Why? Because all the parents who have already bolted from the public school system won’t be around to voice their concerns. In fact, they won’t even care. The remaining parents won’t have the time or resolve to defeat the local school board or their local teacher. If they had the time or resolve, they wouldn’t have their children in pubic school in the first place. The sole exception would be, as I pointed out earlier, they actually agree with the methodologies and ideals of the public school system - which I believe is rare.

Most parents place their children in public school for the benefit of convenience. If not fully for this benefit, it plays into the decision to some degree. And I fully agree, it is a very convenient system. It excels at that one thing (and I might argue, that one thing only). Like all good government programs, it has at its core one simple mantra: To Provide. And it does so with fervor and excellence.

But it can only maintain its primary purpose (in the eyes of some parents) with a strong central control. Should that get removed, parents of public school children will have to get more involved (unless one suggests that the children themselves start making the decisions). Parents will have to attend more meetings, quibble over curriculum choices, debate over teaching styles, argue over class size and class times, and differ over homeschool assignments, school projects, and school plays. In essence, every aspect of their child’s education slowly becomes the domain of local parents while the administration becomes increasingly held hostage by the parents.
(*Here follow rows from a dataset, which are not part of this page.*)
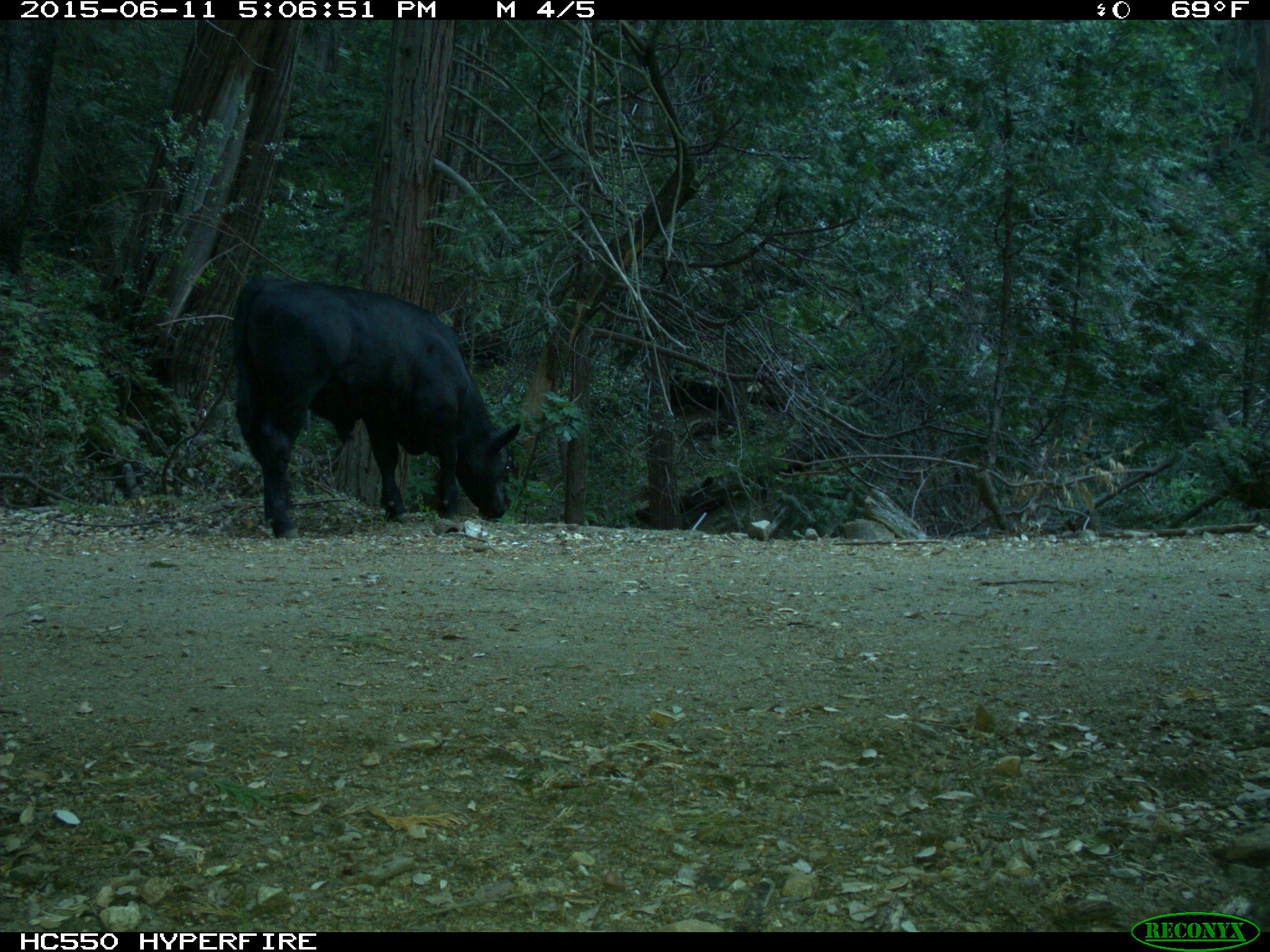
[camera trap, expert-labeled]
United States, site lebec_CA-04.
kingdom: Animalia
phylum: Chordata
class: Mammalia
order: Artiodactyla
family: Bovidae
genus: Bos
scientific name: Bos taurus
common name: domestic cow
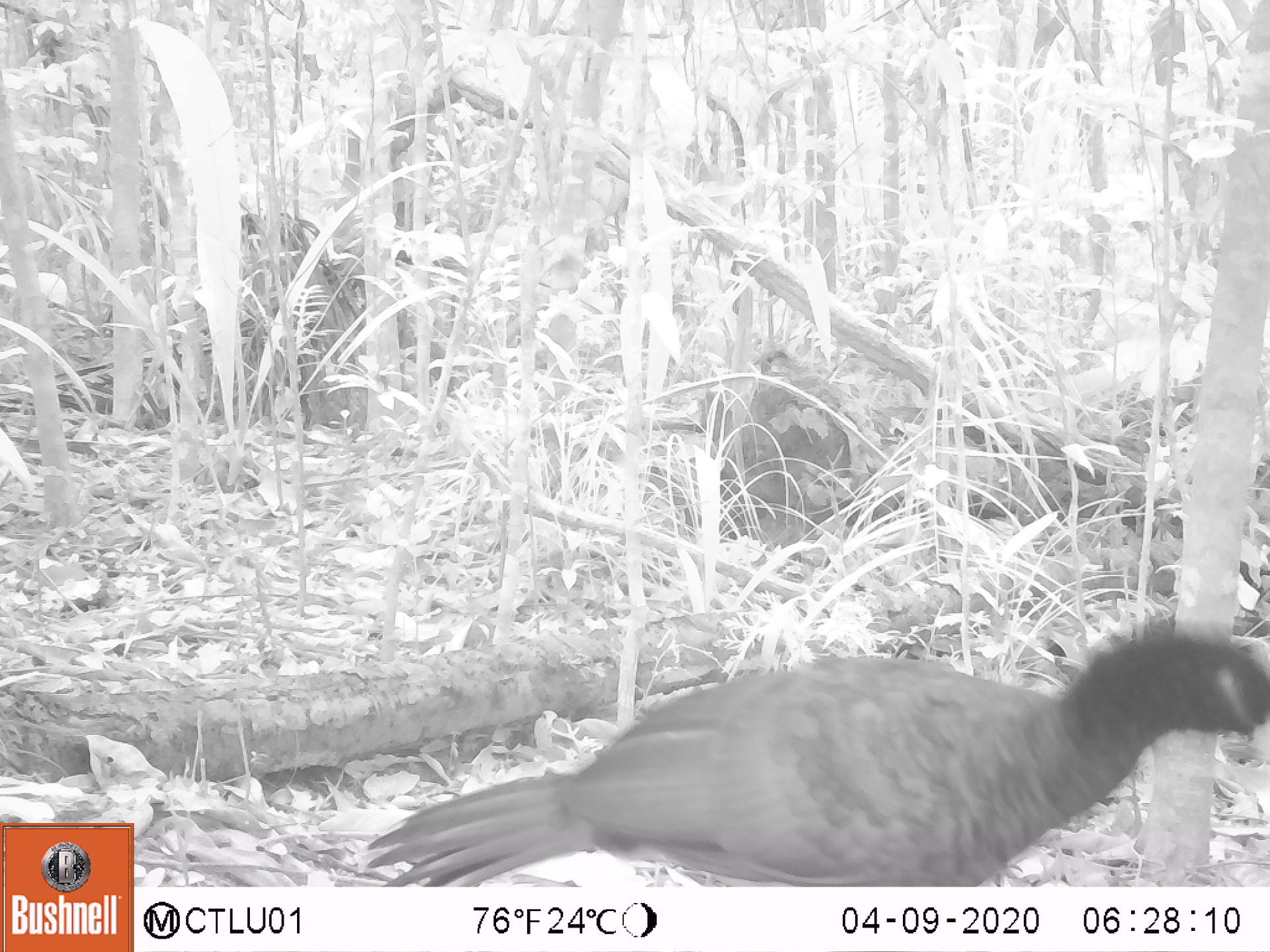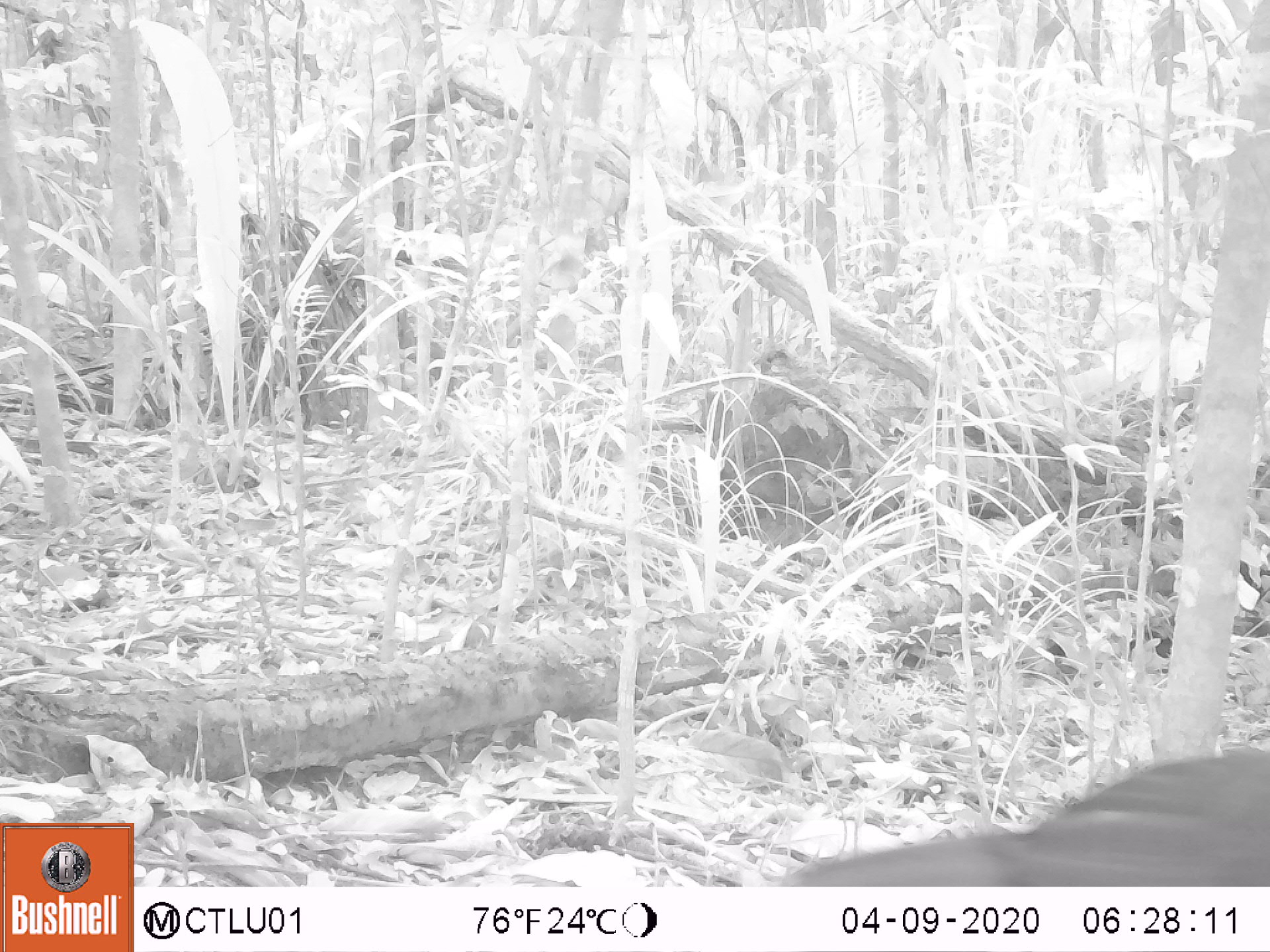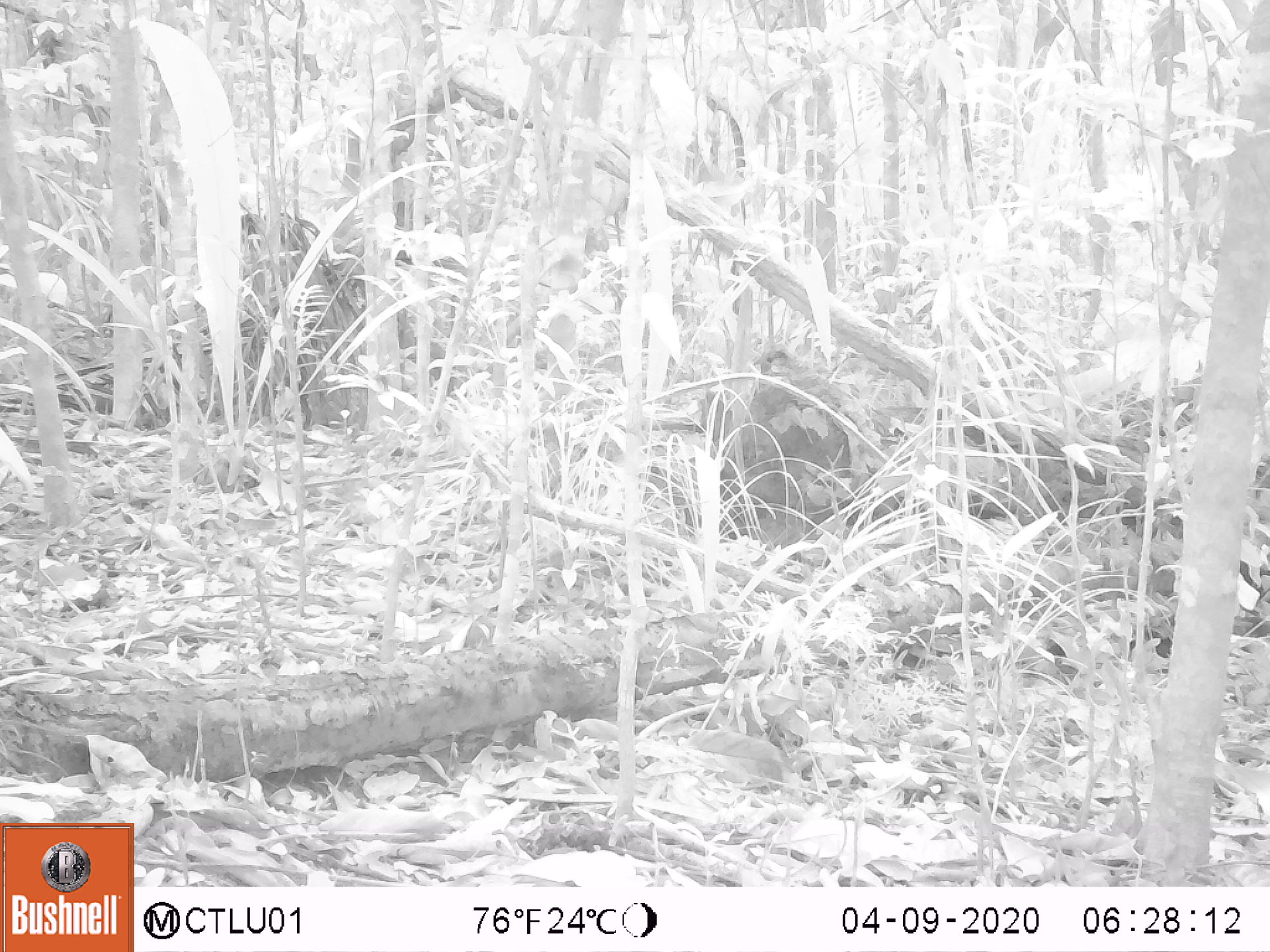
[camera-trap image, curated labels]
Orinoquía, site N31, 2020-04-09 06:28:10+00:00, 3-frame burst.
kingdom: Animalia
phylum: Chordata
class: Aves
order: Galliformes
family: Cracidae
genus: Mitu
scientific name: Mitu salvini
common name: salvin's currasow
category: salvins curassow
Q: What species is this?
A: Salvins curassow (salvin's currasow) (Mitu salvini).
Parents who do take the time to get involved (lest the teachers independently wrest full control of the system on a class-by-class basis) will begin to question their time and effort. They will come to the conclusion, over time, that if they are going to have to put this much time and energy into seeing that little Johnny gets a decent education (often without positive results), they might as well do it themselves or hire someone more aligned with their worldviews.

And thus, the next big exodus of the public school system would begin anew. No, for the public school system to survive, it must have organizations like the NEA, a strong top-down flow of control, and the ability to decide matters like curricula and teaching methodologies in a structured, ordered way.